能登半島地震は、正月の一家だんらんを奪った。揺れで崩れた土砂の中から、救助される家族を待つ人がいる。ビニールハウスに避難し、身を寄せ合う家族がいる。被災地は8日、雪景色の中、地震から1週間を迎える。

 ビニールハウスやお寺の広場、保育園……。能登半島地震の被災地で、住民が自主的に集って生活する「自主避難所」が増えている。こうした拠点は行政の支援が乏しく、寒さや水不足にさらされる被災者の疲労はピークに達しつつある。

 「地域の絆で耐え抜いてきたが、そろそろ限界だ」。会社員の道下貴寿さん(65)は先が見通せない避難生活の窮状をこう訴える。

 甚大な被害が出ている能登半島北部の石川県輪島市。道下さんが妻とともに身を寄せるのは、市街地から約2キロ南の山間部にあるビニールハウスだ。

データセットからの抜粋:
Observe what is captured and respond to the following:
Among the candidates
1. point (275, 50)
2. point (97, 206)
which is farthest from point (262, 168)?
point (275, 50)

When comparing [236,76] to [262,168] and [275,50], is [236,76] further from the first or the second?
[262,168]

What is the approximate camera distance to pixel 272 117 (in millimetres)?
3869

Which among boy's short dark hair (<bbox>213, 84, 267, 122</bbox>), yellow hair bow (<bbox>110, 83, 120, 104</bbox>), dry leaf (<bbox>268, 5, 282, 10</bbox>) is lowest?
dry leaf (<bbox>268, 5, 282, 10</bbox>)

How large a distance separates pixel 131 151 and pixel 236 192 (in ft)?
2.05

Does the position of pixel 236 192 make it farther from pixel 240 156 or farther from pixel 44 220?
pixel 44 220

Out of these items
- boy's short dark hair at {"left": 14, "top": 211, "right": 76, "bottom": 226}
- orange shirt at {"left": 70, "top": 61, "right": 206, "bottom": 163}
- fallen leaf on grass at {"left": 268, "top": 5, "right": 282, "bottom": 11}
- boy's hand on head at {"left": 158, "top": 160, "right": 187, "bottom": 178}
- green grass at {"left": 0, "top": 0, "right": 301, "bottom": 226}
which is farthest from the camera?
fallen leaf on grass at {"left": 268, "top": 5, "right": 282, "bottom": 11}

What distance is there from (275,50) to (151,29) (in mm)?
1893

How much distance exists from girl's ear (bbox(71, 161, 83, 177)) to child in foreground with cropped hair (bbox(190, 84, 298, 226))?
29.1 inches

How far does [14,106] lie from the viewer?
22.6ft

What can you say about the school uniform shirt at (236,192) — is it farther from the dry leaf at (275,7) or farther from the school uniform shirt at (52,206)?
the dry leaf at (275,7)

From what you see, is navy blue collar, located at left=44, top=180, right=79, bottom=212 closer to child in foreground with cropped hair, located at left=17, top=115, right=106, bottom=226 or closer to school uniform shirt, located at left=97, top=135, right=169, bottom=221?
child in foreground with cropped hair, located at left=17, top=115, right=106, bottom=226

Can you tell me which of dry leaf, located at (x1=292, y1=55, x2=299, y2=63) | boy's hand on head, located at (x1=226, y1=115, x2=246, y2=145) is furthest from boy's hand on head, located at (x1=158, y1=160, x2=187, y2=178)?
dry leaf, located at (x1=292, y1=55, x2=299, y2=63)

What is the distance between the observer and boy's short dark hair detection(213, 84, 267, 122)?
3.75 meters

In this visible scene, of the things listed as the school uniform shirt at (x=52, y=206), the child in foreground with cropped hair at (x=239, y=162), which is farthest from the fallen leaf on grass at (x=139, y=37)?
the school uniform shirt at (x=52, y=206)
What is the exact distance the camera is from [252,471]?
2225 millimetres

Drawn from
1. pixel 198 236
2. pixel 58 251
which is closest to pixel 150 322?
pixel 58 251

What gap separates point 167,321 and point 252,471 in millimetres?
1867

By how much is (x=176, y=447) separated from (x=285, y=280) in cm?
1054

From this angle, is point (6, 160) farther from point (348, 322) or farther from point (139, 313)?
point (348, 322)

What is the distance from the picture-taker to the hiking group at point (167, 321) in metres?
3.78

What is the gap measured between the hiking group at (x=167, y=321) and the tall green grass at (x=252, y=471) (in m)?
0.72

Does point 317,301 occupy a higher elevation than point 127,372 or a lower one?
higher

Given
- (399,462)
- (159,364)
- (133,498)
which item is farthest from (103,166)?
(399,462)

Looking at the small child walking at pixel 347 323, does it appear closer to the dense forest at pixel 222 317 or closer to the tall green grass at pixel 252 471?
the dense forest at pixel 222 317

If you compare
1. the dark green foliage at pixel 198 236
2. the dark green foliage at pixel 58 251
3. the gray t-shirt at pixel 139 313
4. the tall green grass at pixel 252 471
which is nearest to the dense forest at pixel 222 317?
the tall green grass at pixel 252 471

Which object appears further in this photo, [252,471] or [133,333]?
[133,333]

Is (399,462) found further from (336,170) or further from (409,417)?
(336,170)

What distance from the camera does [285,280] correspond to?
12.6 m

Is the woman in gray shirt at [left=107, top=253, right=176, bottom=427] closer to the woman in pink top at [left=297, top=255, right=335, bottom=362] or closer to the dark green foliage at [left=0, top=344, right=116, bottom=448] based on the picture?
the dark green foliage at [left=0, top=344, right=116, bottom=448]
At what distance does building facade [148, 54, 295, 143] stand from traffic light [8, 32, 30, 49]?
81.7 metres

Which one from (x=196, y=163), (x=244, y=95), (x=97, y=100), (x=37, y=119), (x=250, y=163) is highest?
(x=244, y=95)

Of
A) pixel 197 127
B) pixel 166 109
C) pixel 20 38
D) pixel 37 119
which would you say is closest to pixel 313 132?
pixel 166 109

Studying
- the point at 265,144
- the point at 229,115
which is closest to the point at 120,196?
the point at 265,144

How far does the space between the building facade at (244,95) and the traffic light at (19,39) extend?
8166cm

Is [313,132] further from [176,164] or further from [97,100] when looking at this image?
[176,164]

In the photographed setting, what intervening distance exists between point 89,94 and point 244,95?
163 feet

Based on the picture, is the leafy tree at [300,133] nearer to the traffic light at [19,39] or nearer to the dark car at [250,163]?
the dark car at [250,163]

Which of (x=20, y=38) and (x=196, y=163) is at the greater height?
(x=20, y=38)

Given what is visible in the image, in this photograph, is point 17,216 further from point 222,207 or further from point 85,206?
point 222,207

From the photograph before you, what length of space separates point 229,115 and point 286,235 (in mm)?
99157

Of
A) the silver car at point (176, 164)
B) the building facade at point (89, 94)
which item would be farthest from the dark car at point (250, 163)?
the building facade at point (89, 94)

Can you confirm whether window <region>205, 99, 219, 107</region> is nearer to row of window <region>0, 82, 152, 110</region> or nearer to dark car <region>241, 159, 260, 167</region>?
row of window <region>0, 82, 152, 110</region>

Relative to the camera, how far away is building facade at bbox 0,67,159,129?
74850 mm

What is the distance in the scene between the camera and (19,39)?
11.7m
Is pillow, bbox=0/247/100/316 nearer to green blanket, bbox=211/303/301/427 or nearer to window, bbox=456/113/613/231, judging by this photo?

取り組む課題:
1/ 能登半島地震の記事のうち、「能登半島地震は、正月の一家だ」を含む語句で始まり「避難生活の窮状をこう訴える。」で終わる部分を、「ビニールハウス」を「仮設テント」に置き換えて編集してください。
2/ 能登半島地震の記事について、次の問いに答えてください。
(a) 道下貴寿さんは何歳ですか。
(b) 道下さんが妻と身を寄せるビニールハウスは、市街地から見てどこにありますか。
(c) 被災地は何日に地震から1週間を迎えますか。
3/ 能登半島地震の記事で「ビニールハウスやお寺の広場、保育園……。」で始まる段落を、主な事実を残して箇条書きにまとめてください。
データの項目はここでは使いません。

課題の解答:
1/
能登半島地震は、正月の一家だんらんを奪った。揺れで崩れた土砂の中から、救助される家族を待つ人がいる。仮設テントに避難し、身を寄せ合う家族がいる。被災地は8日、雪景色の中、地震から1週間を迎える。

 仮設テントやお寺の広場、保育園……。能登半島地震の被災地で、住民が自主的に集って生活する「自主避難所」が増えている。こうした拠点は行政の支援が乏しく、寒さや水不足にさらされる被災者の疲労はピークに達しつつある。

 「地域の絆で耐え抜いてきたが、そろそろ限界だ」。会社員の道下貴寿さん(65)は先が見通せない避難生活の窮状をこう訴える。

2/
(a) 65歳
(b) 市街地から約2キロ南の山間部
(c) 8日

3/
- 被災地では、住民が自主的に集まって生活する「自主避難所」が増えている
- 例：ビニールハウス、お寺の広場、保育園
- こうした拠点は行政の支援が乏しい
- 寒さや水不足にさらされ、被災者の疲労はピークに達しつつある